L’architecture baroque semble exprimer, la première, l’esprit de toute une époque où le monde, même l’univers, étaient pris pour un théâtre.

NOTES

Rousset, 1954 : 91

2 Idem : 8.

3 Ibidem : 177.

4 Leibniz, 1983, in Essais de Théodicée, cité par R. Assunto dans son livre Universul ca spectacol : 37.

5 Rousset, 1954 : 167.

6 Leibniz, La Monadologie, cité par R. Assunto, dans son livre déjà mentionné : 56.

7 Leibniz, cité par R. Assunto, in Universul ca spectacol, idem : 33.

8 Rousset, 1954 : 157.

9 Idem, 168.

10 Rousset reproduit dans son livre, déjà cité, les paroles de Bernin : 141.

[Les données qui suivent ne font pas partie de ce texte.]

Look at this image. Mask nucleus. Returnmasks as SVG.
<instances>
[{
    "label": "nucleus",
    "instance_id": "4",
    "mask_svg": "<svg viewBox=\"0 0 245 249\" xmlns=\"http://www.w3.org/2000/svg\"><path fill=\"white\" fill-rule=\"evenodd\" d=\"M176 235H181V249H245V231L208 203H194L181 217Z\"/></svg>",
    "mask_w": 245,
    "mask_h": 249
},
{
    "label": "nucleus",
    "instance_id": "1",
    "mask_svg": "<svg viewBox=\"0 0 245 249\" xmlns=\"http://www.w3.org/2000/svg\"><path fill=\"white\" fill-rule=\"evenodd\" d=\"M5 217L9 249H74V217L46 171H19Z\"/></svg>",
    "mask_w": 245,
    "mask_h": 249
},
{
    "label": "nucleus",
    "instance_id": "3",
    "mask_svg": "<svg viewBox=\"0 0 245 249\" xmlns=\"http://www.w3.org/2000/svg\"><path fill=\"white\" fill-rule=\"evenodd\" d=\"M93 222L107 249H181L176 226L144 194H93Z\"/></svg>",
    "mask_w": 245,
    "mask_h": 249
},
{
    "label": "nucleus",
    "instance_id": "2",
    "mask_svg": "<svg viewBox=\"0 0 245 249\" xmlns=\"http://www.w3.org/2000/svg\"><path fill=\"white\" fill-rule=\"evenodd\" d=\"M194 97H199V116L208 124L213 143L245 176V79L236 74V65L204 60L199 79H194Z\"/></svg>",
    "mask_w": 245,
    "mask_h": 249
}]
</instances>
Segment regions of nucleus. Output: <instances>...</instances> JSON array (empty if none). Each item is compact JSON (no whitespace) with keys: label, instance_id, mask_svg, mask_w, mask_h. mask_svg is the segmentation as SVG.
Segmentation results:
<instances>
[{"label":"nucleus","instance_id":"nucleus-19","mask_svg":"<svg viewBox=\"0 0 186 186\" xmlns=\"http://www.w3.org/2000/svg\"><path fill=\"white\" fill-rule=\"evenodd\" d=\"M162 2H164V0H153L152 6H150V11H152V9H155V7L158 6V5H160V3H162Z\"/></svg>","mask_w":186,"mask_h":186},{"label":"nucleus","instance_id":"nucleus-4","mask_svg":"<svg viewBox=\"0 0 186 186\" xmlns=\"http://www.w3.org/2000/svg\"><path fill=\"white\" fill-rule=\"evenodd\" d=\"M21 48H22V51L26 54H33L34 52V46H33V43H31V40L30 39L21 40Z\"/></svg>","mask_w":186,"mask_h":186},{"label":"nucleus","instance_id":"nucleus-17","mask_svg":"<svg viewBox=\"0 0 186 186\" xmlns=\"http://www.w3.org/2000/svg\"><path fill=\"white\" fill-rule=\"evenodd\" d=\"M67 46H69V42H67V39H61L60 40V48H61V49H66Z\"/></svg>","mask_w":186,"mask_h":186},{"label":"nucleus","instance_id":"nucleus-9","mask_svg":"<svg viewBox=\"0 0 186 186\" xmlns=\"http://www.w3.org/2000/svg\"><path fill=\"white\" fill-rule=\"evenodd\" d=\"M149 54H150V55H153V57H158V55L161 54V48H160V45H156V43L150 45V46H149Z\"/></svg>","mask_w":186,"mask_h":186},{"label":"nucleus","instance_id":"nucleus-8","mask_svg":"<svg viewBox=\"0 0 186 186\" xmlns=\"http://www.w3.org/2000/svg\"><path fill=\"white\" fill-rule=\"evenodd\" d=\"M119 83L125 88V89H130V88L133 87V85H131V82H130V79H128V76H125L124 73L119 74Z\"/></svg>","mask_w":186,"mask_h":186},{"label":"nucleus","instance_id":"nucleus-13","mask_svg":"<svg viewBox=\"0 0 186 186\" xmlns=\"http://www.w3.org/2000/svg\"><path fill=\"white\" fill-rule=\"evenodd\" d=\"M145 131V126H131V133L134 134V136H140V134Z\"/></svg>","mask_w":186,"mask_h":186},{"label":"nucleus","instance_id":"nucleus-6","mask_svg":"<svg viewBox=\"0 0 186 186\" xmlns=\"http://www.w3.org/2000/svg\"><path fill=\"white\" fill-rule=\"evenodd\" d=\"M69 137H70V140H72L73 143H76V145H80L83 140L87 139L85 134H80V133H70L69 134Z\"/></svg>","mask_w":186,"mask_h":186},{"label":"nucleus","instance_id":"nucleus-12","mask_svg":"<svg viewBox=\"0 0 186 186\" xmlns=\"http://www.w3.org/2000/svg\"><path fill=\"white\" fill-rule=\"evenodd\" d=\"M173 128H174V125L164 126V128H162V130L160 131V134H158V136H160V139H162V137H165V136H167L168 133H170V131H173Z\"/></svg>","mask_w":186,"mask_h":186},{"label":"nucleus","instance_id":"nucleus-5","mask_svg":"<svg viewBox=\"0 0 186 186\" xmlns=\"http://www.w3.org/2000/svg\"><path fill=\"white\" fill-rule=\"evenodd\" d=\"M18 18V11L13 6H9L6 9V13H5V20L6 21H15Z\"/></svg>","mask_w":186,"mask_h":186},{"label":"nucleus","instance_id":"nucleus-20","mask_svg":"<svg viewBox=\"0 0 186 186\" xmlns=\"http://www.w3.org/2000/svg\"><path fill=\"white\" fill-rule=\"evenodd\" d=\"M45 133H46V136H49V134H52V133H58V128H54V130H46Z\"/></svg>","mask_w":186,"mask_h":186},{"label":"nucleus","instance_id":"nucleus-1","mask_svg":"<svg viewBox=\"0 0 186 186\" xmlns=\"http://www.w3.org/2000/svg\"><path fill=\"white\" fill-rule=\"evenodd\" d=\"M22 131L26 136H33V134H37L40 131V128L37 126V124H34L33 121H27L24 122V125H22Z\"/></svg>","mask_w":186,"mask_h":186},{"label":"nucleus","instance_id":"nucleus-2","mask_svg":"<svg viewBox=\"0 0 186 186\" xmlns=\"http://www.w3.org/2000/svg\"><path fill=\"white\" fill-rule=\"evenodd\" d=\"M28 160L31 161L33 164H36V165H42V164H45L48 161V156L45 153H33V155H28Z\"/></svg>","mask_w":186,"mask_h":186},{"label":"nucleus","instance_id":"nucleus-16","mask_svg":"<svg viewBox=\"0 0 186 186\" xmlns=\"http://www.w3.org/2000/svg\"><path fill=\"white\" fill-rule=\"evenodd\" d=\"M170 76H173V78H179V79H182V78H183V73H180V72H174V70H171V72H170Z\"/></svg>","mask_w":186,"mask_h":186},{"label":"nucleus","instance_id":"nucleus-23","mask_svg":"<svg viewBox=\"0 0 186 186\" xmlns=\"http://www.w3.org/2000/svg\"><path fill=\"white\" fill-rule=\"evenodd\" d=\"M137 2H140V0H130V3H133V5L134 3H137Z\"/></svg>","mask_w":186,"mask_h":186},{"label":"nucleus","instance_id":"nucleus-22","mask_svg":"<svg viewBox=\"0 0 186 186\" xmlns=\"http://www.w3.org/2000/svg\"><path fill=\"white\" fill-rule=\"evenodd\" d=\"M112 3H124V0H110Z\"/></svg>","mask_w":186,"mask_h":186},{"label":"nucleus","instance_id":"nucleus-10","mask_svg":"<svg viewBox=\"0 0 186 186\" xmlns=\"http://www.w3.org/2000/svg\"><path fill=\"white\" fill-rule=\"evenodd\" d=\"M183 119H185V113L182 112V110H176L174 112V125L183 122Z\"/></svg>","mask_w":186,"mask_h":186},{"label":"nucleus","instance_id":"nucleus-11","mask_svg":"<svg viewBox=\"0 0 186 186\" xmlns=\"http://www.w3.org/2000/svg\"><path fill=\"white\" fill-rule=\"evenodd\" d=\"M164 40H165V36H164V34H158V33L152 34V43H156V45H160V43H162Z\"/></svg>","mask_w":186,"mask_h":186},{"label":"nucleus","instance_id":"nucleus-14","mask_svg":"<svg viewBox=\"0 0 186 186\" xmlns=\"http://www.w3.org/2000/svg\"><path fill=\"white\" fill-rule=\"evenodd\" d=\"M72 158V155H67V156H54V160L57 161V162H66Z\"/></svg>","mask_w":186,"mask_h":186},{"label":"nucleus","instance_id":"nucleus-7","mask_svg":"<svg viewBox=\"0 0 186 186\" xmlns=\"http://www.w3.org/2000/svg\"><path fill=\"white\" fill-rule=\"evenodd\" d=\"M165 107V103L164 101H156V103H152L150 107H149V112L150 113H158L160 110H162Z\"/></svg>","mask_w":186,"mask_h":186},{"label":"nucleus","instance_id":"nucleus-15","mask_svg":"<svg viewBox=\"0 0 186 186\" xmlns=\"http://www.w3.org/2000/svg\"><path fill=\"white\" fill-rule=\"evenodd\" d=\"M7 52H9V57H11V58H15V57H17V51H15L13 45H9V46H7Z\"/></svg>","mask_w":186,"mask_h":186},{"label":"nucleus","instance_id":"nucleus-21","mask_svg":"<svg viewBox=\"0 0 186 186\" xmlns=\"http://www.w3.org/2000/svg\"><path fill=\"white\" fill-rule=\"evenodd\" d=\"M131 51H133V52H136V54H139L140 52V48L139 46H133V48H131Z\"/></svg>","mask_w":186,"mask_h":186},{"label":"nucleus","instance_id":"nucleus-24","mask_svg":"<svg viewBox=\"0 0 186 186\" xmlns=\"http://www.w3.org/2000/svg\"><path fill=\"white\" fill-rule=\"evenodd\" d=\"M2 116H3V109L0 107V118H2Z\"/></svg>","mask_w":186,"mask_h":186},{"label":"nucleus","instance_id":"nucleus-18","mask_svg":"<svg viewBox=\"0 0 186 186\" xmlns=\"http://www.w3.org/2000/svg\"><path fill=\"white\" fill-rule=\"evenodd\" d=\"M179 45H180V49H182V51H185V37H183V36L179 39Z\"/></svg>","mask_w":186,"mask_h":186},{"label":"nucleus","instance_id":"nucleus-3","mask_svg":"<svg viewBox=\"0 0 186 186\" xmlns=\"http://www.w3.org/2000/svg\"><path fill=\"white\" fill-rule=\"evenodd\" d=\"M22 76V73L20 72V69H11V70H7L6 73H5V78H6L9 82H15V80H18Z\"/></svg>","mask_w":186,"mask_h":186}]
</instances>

11 Leibniz, cité par R. Assunto dans son livre déjà mentionné : 82.

2 Rousset, 1954 : 20.

RÉFÉRENCES BIBLIOGRAPHIQUES

ASSUNTO, R., 1983, Universul ca spectacol, Bucureşti, Meridiane.

ROUSSET, J., 1954, La littérature de l'âge baroque en France, Paris José Corti, 1954.

1968, L'intérieur et l'extérieur, Paris, José Corti.

1986, Le lecteur intime, Paris, José Corti.

1993, Narcisse romancier, Paris, José Corti.

ABSTRACT

In the end of the XVI-th century we have to admit the presence of a new sensitiveness that resume the old forms, develop them in its own atmosphere and adjust them to its goals transforming them into new ones.

The baroque architecture seems to express the spirit of the whole period where the world, even the universe, were taken for a theater.